Barbara did as she had been told and prepared a meal for the officers as quickly as she could. While she was busy cooking, the English burned the Presidential Mansion and the Treasury Building. Several hours later, a rowdy group of high-ranking British officials entered Barbara Suter’s tavern. Imagine Mrs. Suter’s surprise when a man rode into her boarding house on a mule! This was Admiral George Cockburn, the overall commander of the British forces, who had come to eat with the other officers. Barbara moved around the common room where the soldiers were sitting down to their meal and began to light candles. Ross spoke up again “No need, madame,” he said, “for we shall dine by a different light.” Ross had his men throw open the shutters to the windows of the room. Outside, the Executive Mansion and treasury buildings were burning, and the light of the fires illuminated the room. Barbara Suter’s tavern provided the perfect vantage point for the English officers to watch the destruction of the Presidential Mansion.

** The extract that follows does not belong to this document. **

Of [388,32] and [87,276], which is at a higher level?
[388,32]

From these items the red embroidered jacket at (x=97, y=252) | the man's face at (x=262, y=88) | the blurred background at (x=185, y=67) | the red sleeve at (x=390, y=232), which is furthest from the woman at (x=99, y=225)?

Barbara continued to operate taverns and boarding houses in Washington. Research is still being done on her life and what happened to her after her brush with history in August of 1814. Her mother, grandmother, and mother-in-law never bequeathed anything to her and instead bequeathed property to Barbara’s children. For example, when Mary Smith Brumley died in 1825, she bequeathed half of the property at Lot #3 (now Old Stone House and Garden) to one of her daughters, ¼ of the lot went to another daughter, and ¼ was shared by two of Barbara’s daughters, even though records indicate that Barbara was still alive. This may have been to prevent the property from being confiscated to repay John Suter, Jr.’s, debts.
According to records, Barbara never remarried and died in 1863.